Satellites usually give a snapshot of microphysical properties of clouds at one time step during their lifetime. Therefore, statistical tools infer clouds evolution during their life cycle from a composite of several clouds and the comparison with numerical models of clouds is difficult. Geostationary satellites observe continuously the same region of the Earth (as shown in the video), therefore, detected clouds can be tracked over time. In the study, we temporally track the properties of 796 convective clouds over Europe from a tracking algorithm based on the geostationary satellite SEVIRI as shown in the video as an example.

We are able to study the same clouds from their initiation to their dissipation including their transition from liquid to ice with a temporal resolution of 15 minutes. Therefore, we are able to retrieve and quantify the averaged evolution of clouds as shown in the figure. After condensation, cloud droplet size increases, the cloud becomes thicker, and the top rises. When the glaciation of cloud droplets to ice crystals starts, the cloud top rises rapidly. After the phase transition, the cloud top continues to rise slowly and the cloud spreads. At the mature stage, the cloud is thick, the ice crystal size decreases and the cloud continues to spread to form an anvil. 
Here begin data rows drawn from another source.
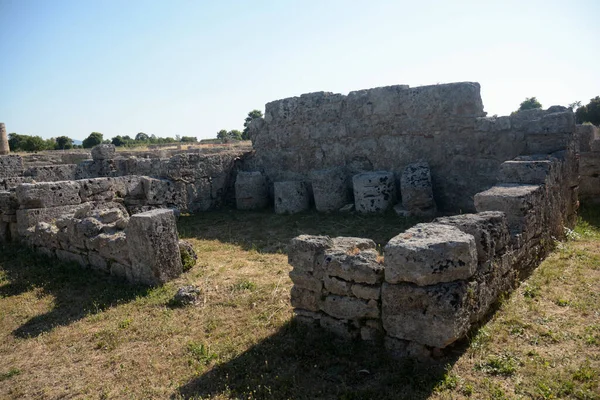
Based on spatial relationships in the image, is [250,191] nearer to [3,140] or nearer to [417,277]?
[417,277]

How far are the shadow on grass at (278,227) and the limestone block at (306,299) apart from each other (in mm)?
3312

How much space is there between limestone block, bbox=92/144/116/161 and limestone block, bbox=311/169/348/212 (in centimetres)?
700

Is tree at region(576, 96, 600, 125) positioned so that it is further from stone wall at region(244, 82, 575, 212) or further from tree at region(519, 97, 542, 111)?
stone wall at region(244, 82, 575, 212)

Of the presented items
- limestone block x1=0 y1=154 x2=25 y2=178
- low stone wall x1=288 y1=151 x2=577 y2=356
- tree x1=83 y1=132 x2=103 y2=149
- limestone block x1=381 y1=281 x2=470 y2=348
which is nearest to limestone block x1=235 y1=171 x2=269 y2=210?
low stone wall x1=288 y1=151 x2=577 y2=356

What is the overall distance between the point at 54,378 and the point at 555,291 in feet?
19.0

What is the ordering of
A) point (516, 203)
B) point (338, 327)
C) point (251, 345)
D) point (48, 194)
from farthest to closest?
point (48, 194) < point (516, 203) < point (251, 345) < point (338, 327)

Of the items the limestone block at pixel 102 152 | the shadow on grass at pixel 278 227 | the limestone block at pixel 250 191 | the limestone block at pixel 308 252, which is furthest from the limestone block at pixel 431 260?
the limestone block at pixel 102 152

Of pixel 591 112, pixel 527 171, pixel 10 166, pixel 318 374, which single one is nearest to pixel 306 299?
pixel 318 374

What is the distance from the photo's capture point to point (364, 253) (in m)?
4.39

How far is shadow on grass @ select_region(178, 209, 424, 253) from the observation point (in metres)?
8.69

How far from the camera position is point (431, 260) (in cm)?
378

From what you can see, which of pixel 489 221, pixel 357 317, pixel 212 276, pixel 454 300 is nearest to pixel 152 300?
pixel 212 276

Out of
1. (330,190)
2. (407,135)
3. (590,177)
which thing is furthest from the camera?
(330,190)

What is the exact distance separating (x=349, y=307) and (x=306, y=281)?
0.60m
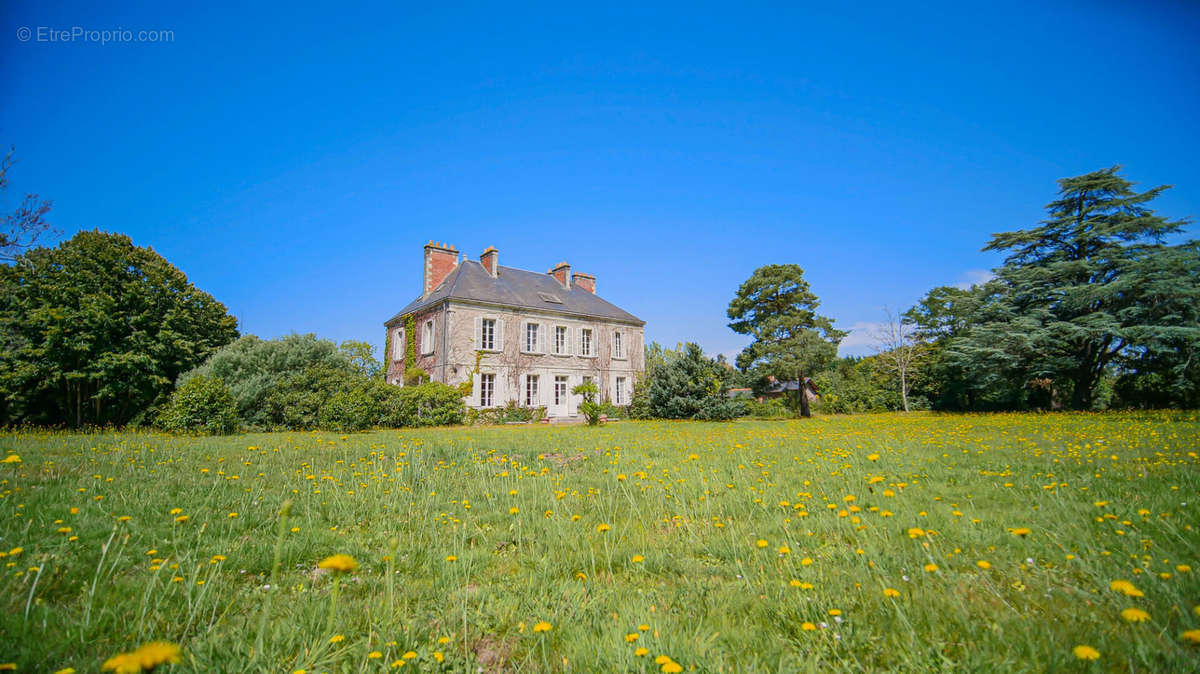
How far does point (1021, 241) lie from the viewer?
66.4 feet

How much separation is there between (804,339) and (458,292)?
17.6 m

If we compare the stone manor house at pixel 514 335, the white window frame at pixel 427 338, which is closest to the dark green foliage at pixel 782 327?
the stone manor house at pixel 514 335

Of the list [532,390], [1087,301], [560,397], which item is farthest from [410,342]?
[1087,301]

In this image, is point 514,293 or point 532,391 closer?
point 532,391

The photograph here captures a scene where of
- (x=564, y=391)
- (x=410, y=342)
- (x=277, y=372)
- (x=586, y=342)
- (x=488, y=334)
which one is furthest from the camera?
(x=586, y=342)

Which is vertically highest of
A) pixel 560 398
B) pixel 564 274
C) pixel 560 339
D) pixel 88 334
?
pixel 564 274

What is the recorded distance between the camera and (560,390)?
23.8m

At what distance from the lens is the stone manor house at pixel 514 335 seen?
69.0 ft

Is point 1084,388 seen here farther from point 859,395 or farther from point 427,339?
point 427,339

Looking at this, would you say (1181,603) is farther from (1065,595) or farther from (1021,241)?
(1021,241)

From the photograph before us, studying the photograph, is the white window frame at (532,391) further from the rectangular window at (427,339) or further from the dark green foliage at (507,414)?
the rectangular window at (427,339)

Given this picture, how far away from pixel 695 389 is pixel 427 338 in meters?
12.7

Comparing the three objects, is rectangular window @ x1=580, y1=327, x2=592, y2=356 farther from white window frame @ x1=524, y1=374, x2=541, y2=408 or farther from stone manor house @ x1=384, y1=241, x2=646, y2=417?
white window frame @ x1=524, y1=374, x2=541, y2=408

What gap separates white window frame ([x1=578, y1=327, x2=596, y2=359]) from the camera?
2473cm
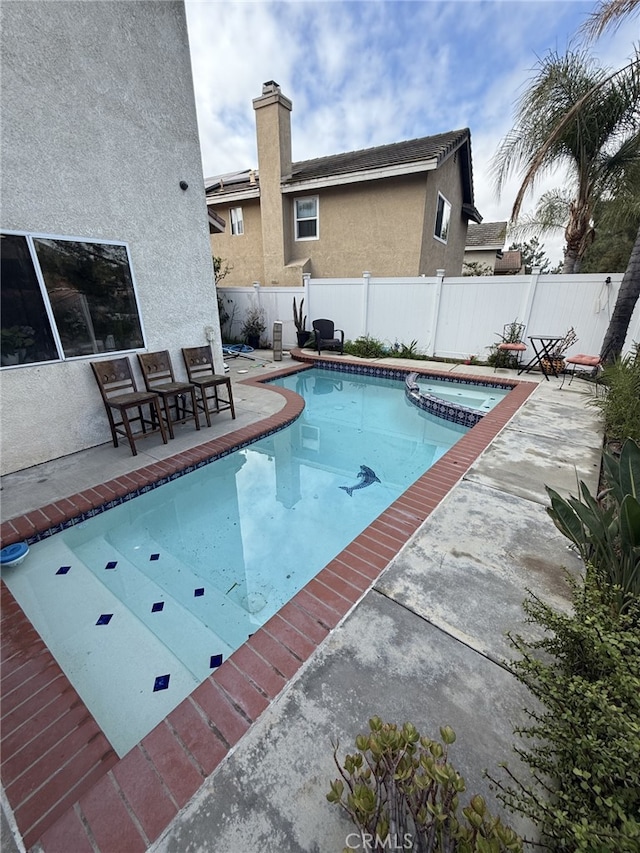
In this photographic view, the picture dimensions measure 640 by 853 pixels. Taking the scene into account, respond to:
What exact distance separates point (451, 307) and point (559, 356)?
9.46 ft

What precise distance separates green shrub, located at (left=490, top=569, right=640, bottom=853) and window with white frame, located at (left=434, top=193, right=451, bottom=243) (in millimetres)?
12920

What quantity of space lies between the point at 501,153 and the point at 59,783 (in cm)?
1174

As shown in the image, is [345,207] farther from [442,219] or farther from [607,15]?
[607,15]

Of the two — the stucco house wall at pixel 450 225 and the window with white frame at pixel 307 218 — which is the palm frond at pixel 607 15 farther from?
the window with white frame at pixel 307 218

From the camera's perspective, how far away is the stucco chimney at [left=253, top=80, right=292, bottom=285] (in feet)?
38.0

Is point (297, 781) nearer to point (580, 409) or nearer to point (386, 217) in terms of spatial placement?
point (580, 409)

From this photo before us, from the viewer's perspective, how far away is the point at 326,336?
10.8 m

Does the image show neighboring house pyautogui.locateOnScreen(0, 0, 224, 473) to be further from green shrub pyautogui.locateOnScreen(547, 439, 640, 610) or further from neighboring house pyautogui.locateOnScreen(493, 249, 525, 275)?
neighboring house pyautogui.locateOnScreen(493, 249, 525, 275)

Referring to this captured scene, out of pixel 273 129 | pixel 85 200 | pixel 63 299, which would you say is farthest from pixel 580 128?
pixel 63 299

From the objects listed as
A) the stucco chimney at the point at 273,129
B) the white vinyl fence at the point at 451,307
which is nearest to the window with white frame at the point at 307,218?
the stucco chimney at the point at 273,129

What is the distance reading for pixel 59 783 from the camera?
59.7 inches

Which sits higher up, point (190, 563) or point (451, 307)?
Answer: point (451, 307)

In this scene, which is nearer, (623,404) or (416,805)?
(416,805)

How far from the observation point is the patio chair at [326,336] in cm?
1043
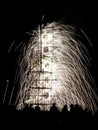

Our study finds that, on average, clouds freeze at -21.6ºC and that the size of cloud droplets has a large impact on the temperature of glaciation: The larger the cloud droplets, the higher the temperature of glaciation. Our results help to better understand how clouds transition from liquid to ice and will support the parametrization of numerical models and their validation to predict the impact of clouds on the climate. For example, previous studies have shown that the uncertainty on the cloud glaciation temperature is responsible for 20 to 60% of the uncertainty of the equilibrium climate sensitivity, i. e. how much the Earth’s climate will cool or warm after an increase in carbon dioxide concentration.

 

Figure caption: Temporal evolution of the properties of clouds over Europe. Blue circles represent cloud droplets, hexagons represent ice crystals, yellow arrows represent the cloud area spread, green arrows represent the vertical extend of clouds, and the gray scale represent the optical thickness of the mean cloud. The time t0 represents the thermodynamic phase transition of the cloud from liquid to ice.

 

Video Caption: Top temperature of liquid and ice clouds observed over the SEVIRI disk.